**** RECORD SET

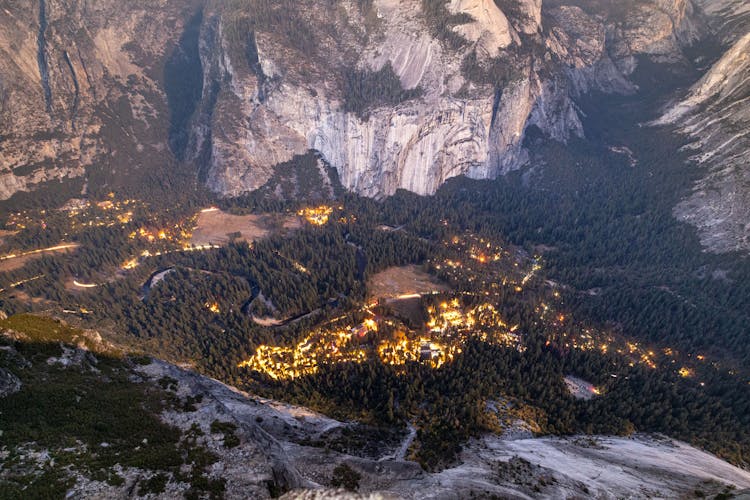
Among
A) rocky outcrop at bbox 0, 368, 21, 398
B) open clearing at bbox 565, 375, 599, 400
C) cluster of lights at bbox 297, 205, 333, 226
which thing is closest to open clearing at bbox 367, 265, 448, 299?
open clearing at bbox 565, 375, 599, 400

********

_GOAL_
Swap "cluster of lights" for "group of lamps" throughout the records and write their lines out again with nothing else altered. Leave the pictures out.

_TASK RESULT_
Among
A) rocky outcrop at bbox 0, 368, 21, 398
B) open clearing at bbox 565, 375, 599, 400
C) group of lamps at bbox 297, 205, 333, 226
which thing is closest to open clearing at bbox 367, 265, 448, 299?
open clearing at bbox 565, 375, 599, 400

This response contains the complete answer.